His mother was older now. Slower. Her hair was silver, her hands less steady. But the doenjang-jjigae was the same, and the kitchen was the same, and the way she said “you’re late” was exactly the same as it had been since he was fourteen.
“I brought a friend,” Jake said.
Sol stepped through the portal behind him. She’d graduated two years ago and was now the Academy’s Student Wellness Coordinator—a position created specifically for her, because no one else could do what she did.
“Another one?” Jake’s mother peered at Sol. “This one doesn’t glow. I like her.”
“I’m Sol,” Sol said, bowing. “Thank you for having me.”
“Sit. Eat. You’re too thin.” The universal Korean mother response to every new guest.
They ate. They talked. Sol charmed Jake’s mother within five minutes—a record previously held by Null, who had managed it in seven despite being made of void and not eating food.
After dinner, after Sol had been sent home with three containers of leftover banchan (Jake’s mother’s highest form of approval), Jake sat on the kitchen floor and helped his mother clean up.
“Mom.”
“Hmm?”
“Are you happy?”
She looked at him. Really looked, the way only mothers can.
“My son has infinite magic powers. He teaches at a flying school. He saved the universe. Twice. His best friend is the sky. And he still comes home every Sunday for dinner.” She smiled. “Of course I’m happy.”
“I mean… is this life enough? All the craziness. All the danger. All the impossible things. Was it worth it?”
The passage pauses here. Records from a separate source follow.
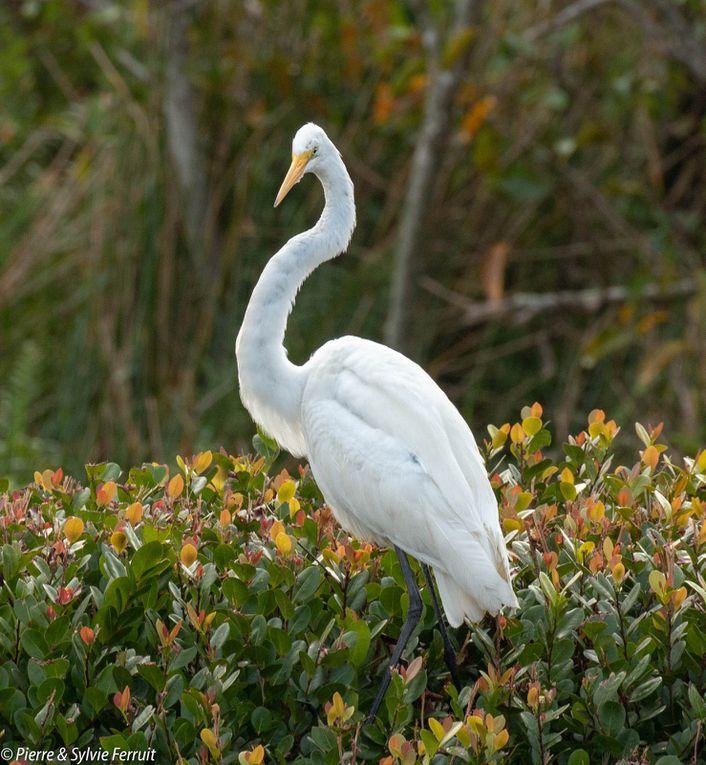Western great egret (Ardea alba egretta) - Grande Aigrette (Amérique) - Amerikaanse Grote Zilverreiger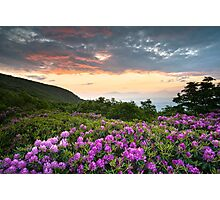 Craggy Gardens Bloom - Rhododendron at Sunset Photographic Print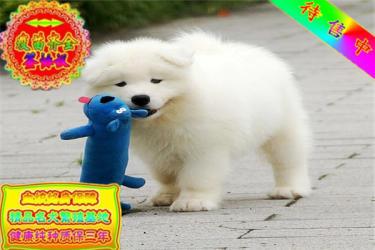 出售纯种忠诚天使微笑萨摩耶幼犬 包健康 可签协议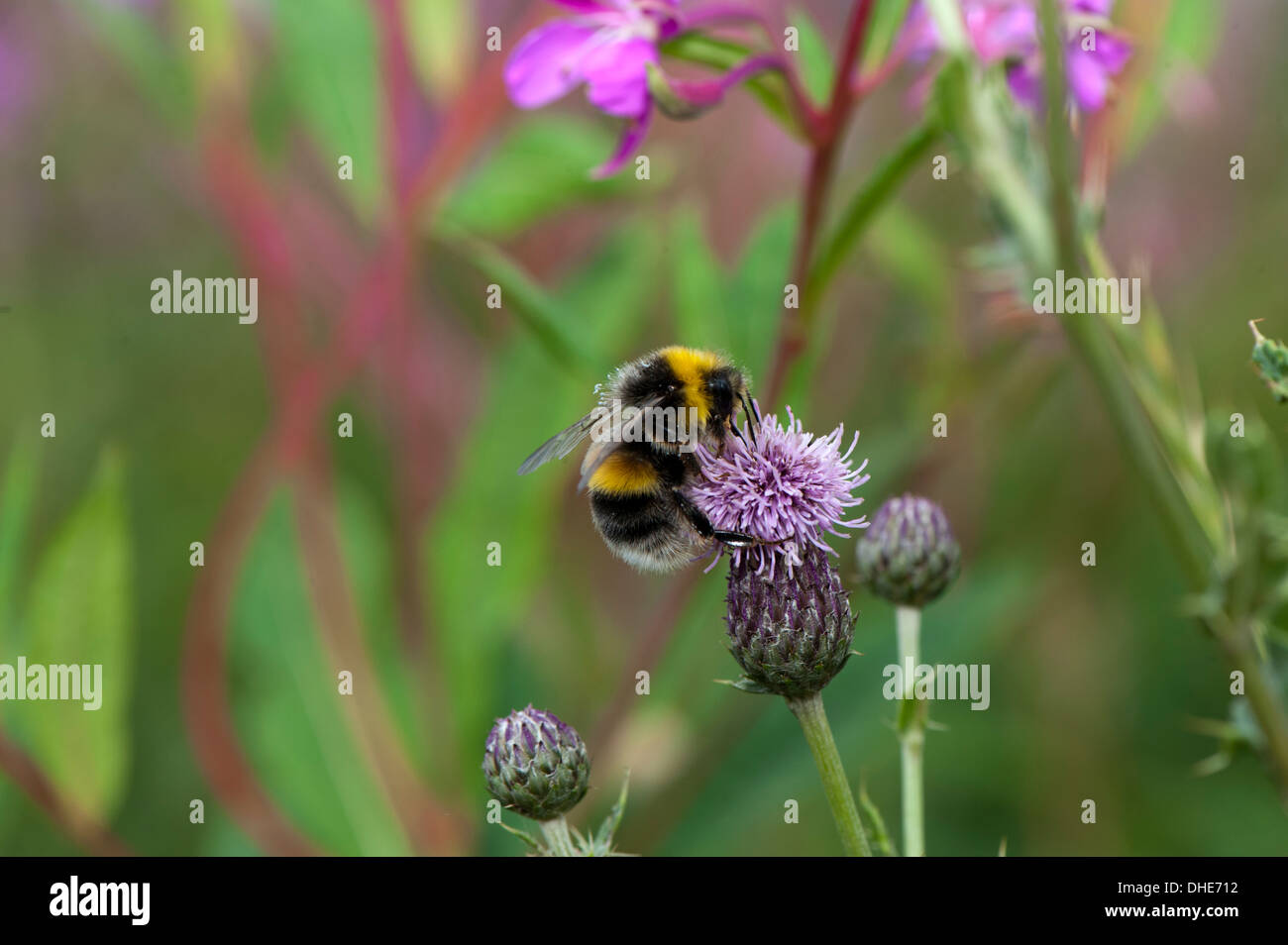 Bumble bee looking for nectar on a thistle flower. - Stock Image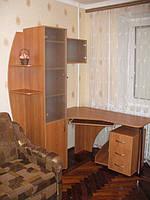 Компьютерный стол с пеналом для книг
“Jake.” She set down the dish she was drying. “Before the System came, before the mana, before any of this, you were a college student who didn’t know what he wanted to be. You came home on weekends and ate too much and didn’t clean your room.” She touched his face. “And I loved you then exactly as much as I love you now. The mana, the magic, the universe-saving—that’s your life. But this—” She gestured at the kitchen. “This is what makes the life worth having.”
Jake didn’t trust himself to speak.
“Now.” She handed him a dish towel. “Dry. And tell me about the student who doesn’t glow. I like her.”
He dried. He talked. The kitchen was warm, and the night was gentle, and above Seoul the dimensional fabric shimmered with the attentive love of a Weaver who had once been nothing and was now everything.
Jake looked at his mother—small, silver-haired, invincible—and thought about all the infinite things in his life. Infinite mana. Infinite dimensions. Infinite possibilities.
But the most infinite thing was this: a mother’s love. Constant, boundless, requiring no mana and no magic and no cosmic architecture. Just a kitchen, a meal, and the choice to show up.
Every Sunday. Without fail. For as long as either of them existed.
“I love you, Mom.”
“I know. Now dry faster. I want to watch my drama.”
He dried faster. She watched her drama. The universe continued.
And Jake—Professor Jake, the infinite one, savior of reality, terrible rice chef, beloved teacher, devoted son—sat in his mother’s living room and felt, with the absolute certainty of a man who had found the answer to every question worth asking, that he was the luckiest person in any dimension.
Not because of the mana.
Because of the soup.
END OF VOLUME 4
The story continues…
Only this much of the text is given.